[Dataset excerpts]
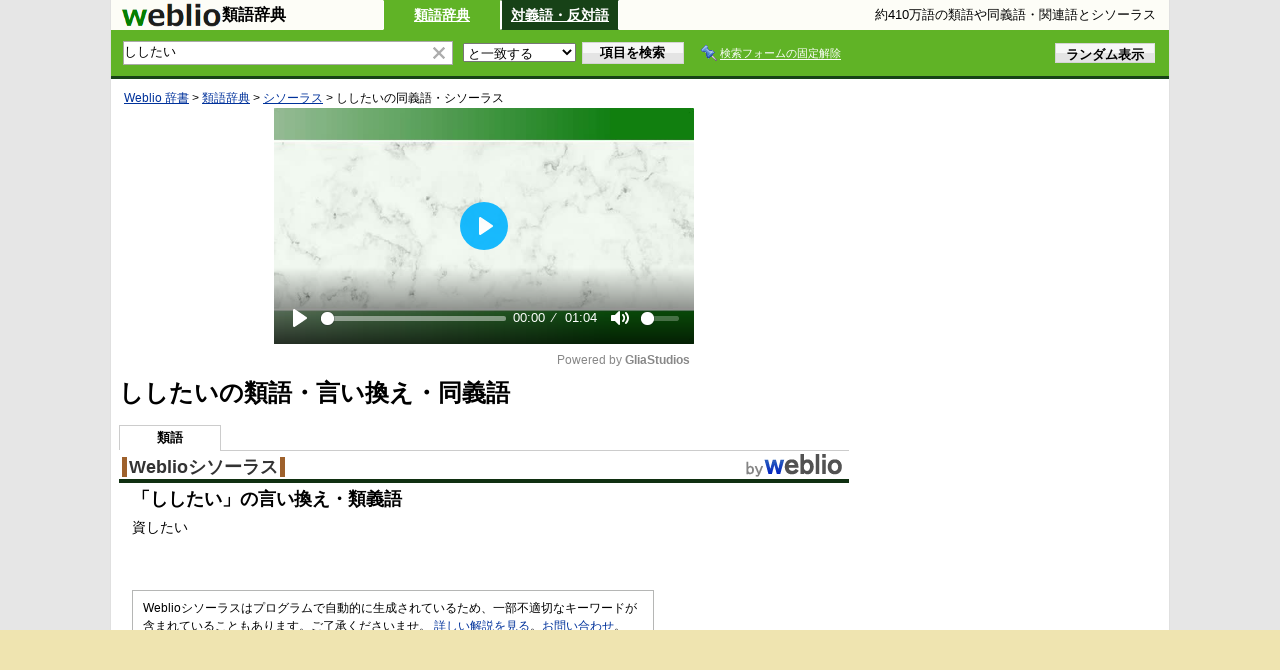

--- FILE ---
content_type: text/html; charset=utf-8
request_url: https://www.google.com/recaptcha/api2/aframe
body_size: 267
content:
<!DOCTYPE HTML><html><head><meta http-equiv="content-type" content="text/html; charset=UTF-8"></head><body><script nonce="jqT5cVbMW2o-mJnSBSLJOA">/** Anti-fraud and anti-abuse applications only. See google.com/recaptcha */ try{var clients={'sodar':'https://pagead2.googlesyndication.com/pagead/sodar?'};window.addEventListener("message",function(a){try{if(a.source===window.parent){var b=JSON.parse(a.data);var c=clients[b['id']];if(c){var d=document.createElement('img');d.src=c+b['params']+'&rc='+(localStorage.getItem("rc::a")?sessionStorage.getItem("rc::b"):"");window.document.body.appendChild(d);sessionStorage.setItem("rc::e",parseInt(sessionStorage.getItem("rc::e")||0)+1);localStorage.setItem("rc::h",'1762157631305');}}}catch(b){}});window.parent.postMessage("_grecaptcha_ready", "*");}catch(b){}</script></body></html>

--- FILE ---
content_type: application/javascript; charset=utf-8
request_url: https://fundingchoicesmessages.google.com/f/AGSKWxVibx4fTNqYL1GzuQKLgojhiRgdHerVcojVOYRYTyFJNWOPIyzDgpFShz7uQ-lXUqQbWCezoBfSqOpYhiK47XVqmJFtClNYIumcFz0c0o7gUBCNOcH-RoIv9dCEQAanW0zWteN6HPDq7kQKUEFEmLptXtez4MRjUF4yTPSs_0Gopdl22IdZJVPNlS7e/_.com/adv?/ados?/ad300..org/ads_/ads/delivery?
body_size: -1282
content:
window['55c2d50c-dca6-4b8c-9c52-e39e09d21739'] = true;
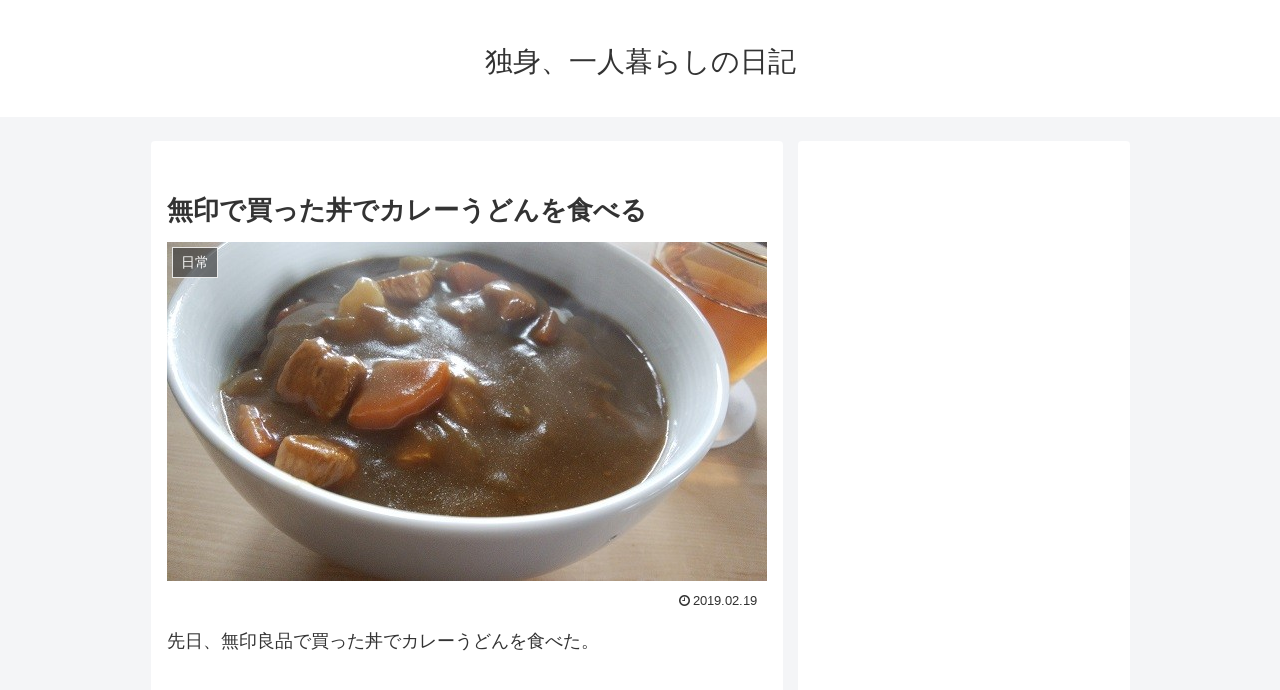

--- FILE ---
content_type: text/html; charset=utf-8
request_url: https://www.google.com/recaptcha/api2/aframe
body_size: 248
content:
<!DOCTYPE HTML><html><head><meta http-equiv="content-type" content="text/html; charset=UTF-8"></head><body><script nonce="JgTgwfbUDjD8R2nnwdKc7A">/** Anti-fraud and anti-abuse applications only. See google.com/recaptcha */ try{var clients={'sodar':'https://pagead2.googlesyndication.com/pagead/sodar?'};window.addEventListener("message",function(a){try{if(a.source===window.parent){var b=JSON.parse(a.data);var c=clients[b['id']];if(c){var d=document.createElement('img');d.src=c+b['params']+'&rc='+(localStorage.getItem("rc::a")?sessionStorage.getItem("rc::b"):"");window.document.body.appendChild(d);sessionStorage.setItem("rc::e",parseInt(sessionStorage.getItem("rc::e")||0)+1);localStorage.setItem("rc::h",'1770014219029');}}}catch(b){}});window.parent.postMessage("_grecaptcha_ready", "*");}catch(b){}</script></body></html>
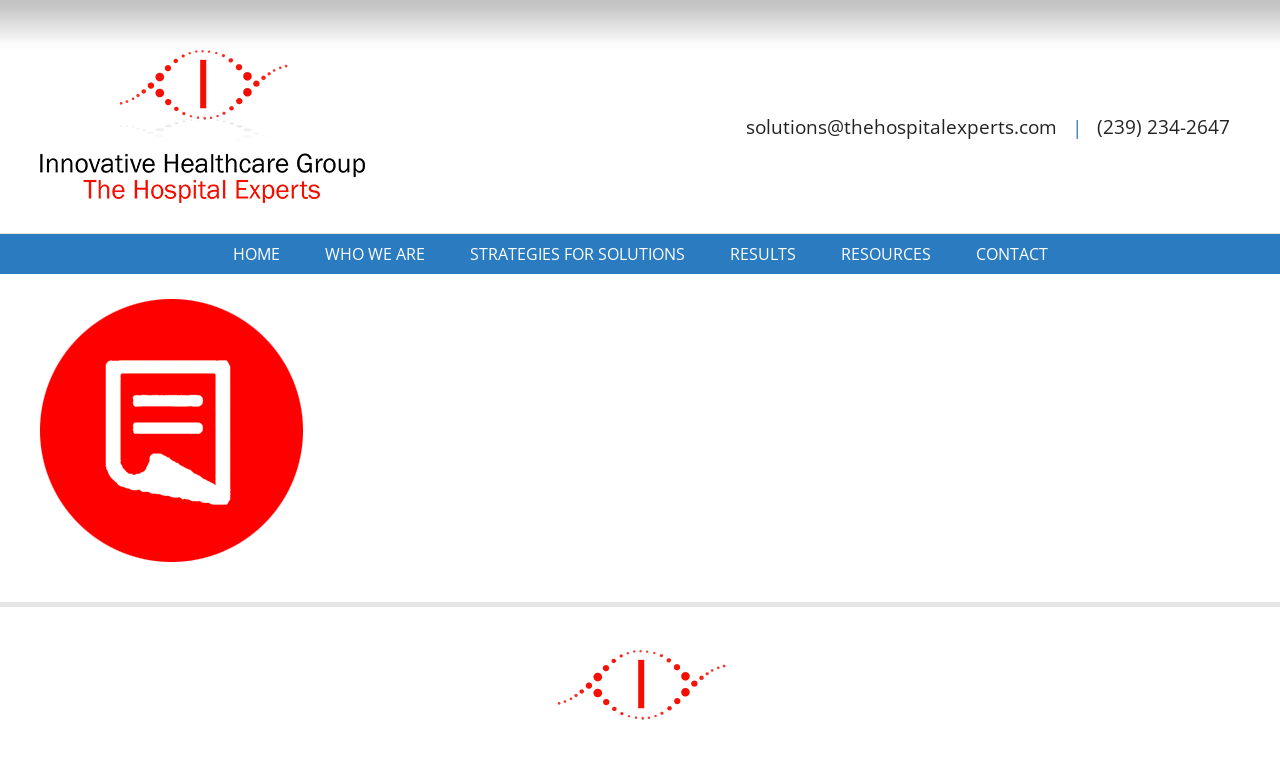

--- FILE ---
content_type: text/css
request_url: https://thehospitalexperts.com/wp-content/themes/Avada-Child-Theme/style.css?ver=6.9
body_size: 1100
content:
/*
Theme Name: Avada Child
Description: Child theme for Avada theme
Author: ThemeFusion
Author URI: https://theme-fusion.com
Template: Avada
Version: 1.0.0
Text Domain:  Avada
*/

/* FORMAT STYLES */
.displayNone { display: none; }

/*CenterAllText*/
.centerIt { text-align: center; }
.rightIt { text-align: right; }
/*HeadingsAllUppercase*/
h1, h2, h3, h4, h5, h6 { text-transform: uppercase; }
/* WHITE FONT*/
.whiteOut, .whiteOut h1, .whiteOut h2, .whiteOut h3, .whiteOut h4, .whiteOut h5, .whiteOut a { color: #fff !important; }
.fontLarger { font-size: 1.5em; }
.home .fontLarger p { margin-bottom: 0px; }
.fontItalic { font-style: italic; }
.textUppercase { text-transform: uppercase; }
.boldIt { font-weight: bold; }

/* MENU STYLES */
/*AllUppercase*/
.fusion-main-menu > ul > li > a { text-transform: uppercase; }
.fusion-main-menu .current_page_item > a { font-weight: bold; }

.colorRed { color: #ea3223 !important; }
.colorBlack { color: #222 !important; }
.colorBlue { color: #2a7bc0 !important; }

**What needs to be done**
Output the records exactly, and let none of their pictures appear in the copy.

**Result**
--- FILE ---
content_type: text/html; charset=utf-8
request_url: https://www.google.com/recaptcha/api2/aframe
body_size: 267
content:
<!DOCTYPE HTML><html><head><meta http-equiv="content-type" content="text/html; charset=UTF-8"></head><body><script nonce="jqT5cVbMW2o-mJnSBSLJOA">/** Anti-fraud and anti-abuse applications only. See google.com/recaptcha */ try{var clients={'sodar':'https://pagead2.googlesyndication.com/pagead/sodar?'};window.addEventListener("message",function(a){try{if(a.source===window.parent){var b=JSON.parse(a.data);var c=clients[b['id']];if(c){var d=document.createElement('img');d.src=c+b['params']+'&rc='+(localStorage.getItem("rc::a")?sessionStorage.getItem("rc::b"):"");window.document.body.appendChild(d);sessionStorage.setItem("rc::e",parseInt(sessionStorage.getItem("rc::e")||0)+1);localStorage.setItem("rc::h",'1762157631305');}}}catch(b){}});window.parent.postMessage("_grecaptcha_ready", "*");}catch(b){}</script></body></html>

--- FILE ---
content_type: application/javascript; charset=utf-8
request_url: https://fundingchoicesmessages.google.com/f/AGSKWxVibx4fTNqYL1GzuQKLgojhiRgdHerVcojVOYRYTyFJNWOPIyzDgpFShz7uQ-lXUqQbWCezoBfSqOpYhiK47XVqmJFtClNYIumcFz0c0o7gUBCNOcH-RoIv9dCEQAanW0zWteN6HPDq7kQKUEFEmLptXtez4MRjUF4yTPSs_0Gopdl22IdZJVPNlS7e/_.com/adv?/ados?/ad300..org/ads_/ads/delivery?
body_size: -1282
content:
window['55c2d50c-dca6-4b8c-9c52-e39e09d21739'] = true;

--- FILE ---
content_type: text/html; charset=utf-8
request_url: https://www.google.com/recaptcha/api2/aframe
body_size: 248
content:
<!DOCTYPE HTML><html><head><meta http-equiv="content-type" content="text/html; charset=UTF-8"></head><body><script nonce="JgTgwfbUDjD8R2nnwdKc7A">/** Anti-fraud and anti-abuse applications only. See google.com/recaptcha */ try{var clients={'sodar':'https://pagead2.googlesyndication.com/pagead/sodar?'};window.addEventListener("message",function(a){try{if(a.source===window.parent){var b=JSON.parse(a.data);var c=clients[b['id']];if(c){var d=document.createElement('img');d.src=c+b['params']+'&rc='+(localStorage.getItem("rc::a")?sessionStorage.getItem("rc::b"):"");window.document.body.appendChild(d);sessionStorage.setItem("rc::e",parseInt(sessionStorage.getItem("rc::e")||0)+1);localStorage.setItem("rc::h",'1770014219029');}}}catch(b){}});window.parent.postMessage("_grecaptcha_ready", "*");}catch(b){}</script></body></html>

--- FILE ---
content_type: text/css
request_url: https://thehospitalexperts.com/wp-content/themes/Avada-Child-Theme/style.css?ver=6.9
body_size: 1100
content:
/*
Theme Name: Avada Child
Description: Child theme for Avada theme
Author: ThemeFusion
Author URI: https://theme-fusion.com
Template: Avada
Version: 1.0.0
Text Domain:  Avada
*/

/* FORMAT STYLES */
.displayNone { display: none; }

/*CenterAllText*/
.centerIt { text-align: center; }
.rightIt { text-align: right; }
/*HeadingsAllUppercase*/
h1, h2, h3, h4, h5, h6 { text-transform: uppercase; }
/* WHITE FONT*/
.whiteOut, .whiteOut h1, .whiteOut h2, .whiteOut h3, .whiteOut h4, .whiteOut h5, .whiteOut a { color: #fff !important; }
.fontLarger { font-size: 1.5em; }
.home .fontLarger p { margin-bottom: 0px; }
.fontItalic { font-style: italic; }
.textUppercase { text-transform: uppercase; }
.boldIt { font-weight: bold; }

/* MENU STYLES */
/*AllUppercase*/
.fusion-main-menu > ul > li > a { text-transform: uppercase; }
.fusion-main-menu .current_page_item > a { font-weight: bold; }

.colorRed { color: #ea3223 !important; }
.colorBlack { color: #222 !important; }
.colorBlue { color: #2a7bc0 !important; }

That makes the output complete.